▶ To do
Print each record below precisely, with every picture left out of the copy.

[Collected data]
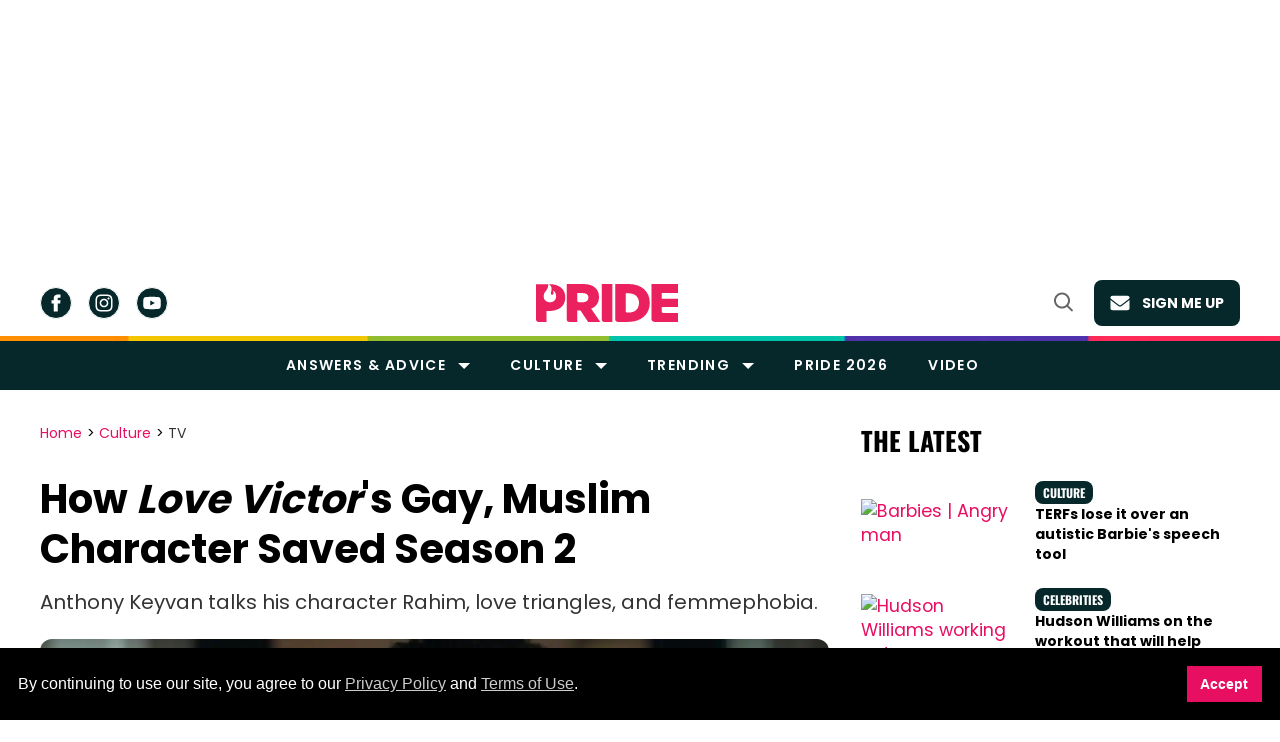

--- FILE ---
content_type: text/html; charset=utf-8
request_url: https://www.google.com/recaptcha/api2/aframe
body_size: 267
content:
<!DOCTYPE HTML><html><head><meta http-equiv="content-type" content="text/html; charset=UTF-8"></head><body><script nonce="z0NmtPY9-8b2bbaz6XLIpw">/** Anti-fraud and anti-abuse applications only. See google.com/recaptcha */ try{var clients={'sodar':'https://pagead2.googlesyndication.com/pagead/sodar?'};window.addEventListener("message",function(a){try{if(a.source===window.parent){var b=JSON.parse(a.data);var c=clients[b['id']];if(c){var d=document.createElement('img');d.src=c+b['params']+'&rc='+(localStorage.getItem("rc::a")?sessionStorage.getItem("rc::b"):"");window.document.body.appendChild(d);sessionStorage.setItem("rc::e",parseInt(sessionStorage.getItem("rc::e")||0)+1);localStorage.setItem("rc::h",'1768732449190');}}}catch(b){}});window.parent.postMessage("_grecaptcha_ready", "*");}catch(b){}</script></body></html>

--- FILE ---
content_type: application/javascript; charset=utf-8
request_url: https://fundingchoicesmessages.google.com/f/AGSKWxUWyVJrZzbJ229cD40rbWic2C2xy_3TzlUK29M23cEPysSyegH26JKZPBHMfSIfr1X3aXY06Yg1Y0xTe2Rw6iZ_RzFUILMgMnzcke2jLW_z4jnPvLcp0f8FbVjcraYMuqZXMFbrHusXUAZsDH6kEqHWw8uCW2wAD6g56-T-aI5QHSdiaSLLw1_6ZBa2/_/wppas_&program=revshare&/googleads./3pt_ads.-adsmanager/
body_size: -1290
content:
window['6921c6ac-5772-43bc-b0bf-ade0dd87e71d'] = true;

▶ Exercise response
--- FILE ---
content_type: text/html; charset=utf-8
request_url: https://www.google.com/recaptcha/api2/aframe
body_size: 267
content:
<!DOCTYPE HTML><html><head><meta http-equiv="content-type" content="text/html; charset=UTF-8"></head><body><script nonce="z0NmtPY9-8b2bbaz6XLIpw">/** Anti-fraud and anti-abuse applications only. See google.com/recaptcha */ try{var clients={'sodar':'https://pagead2.googlesyndication.com/pagead/sodar?'};window.addEventListener("message",function(a){try{if(a.source===window.parent){var b=JSON.parse(a.data);var c=clients[b['id']];if(c){var d=document.createElement('img');d.src=c+b['params']+'&rc='+(localStorage.getItem("rc::a")?sessionStorage.getItem("rc::b"):"");window.document.body.appendChild(d);sessionStorage.setItem("rc::e",parseInt(sessionStorage.getItem("rc::e")||0)+1);localStorage.setItem("rc::h",'1768732449190');}}}catch(b){}});window.parent.postMessage("_grecaptcha_ready", "*");}catch(b){}</script></body></html>

--- FILE ---
content_type: application/javascript; charset=utf-8
request_url: https://fundingchoicesmessages.google.com/f/AGSKWxUWyVJrZzbJ229cD40rbWic2C2xy_3TzlUK29M23cEPysSyegH26JKZPBHMfSIfr1X3aXY06Yg1Y0xTe2Rw6iZ_RzFUILMgMnzcke2jLW_z4jnPvLcp0f8FbVjcraYMuqZXMFbrHusXUAZsDH6kEqHWw8uCW2wAD6g56-T-aI5QHSdiaSLLw1_6ZBa2/_/wppas_&program=revshare&/googleads./3pt_ads.-adsmanager/
body_size: -1290
content:
window['6921c6ac-5772-43bc-b0bf-ade0dd87e71d'] = true;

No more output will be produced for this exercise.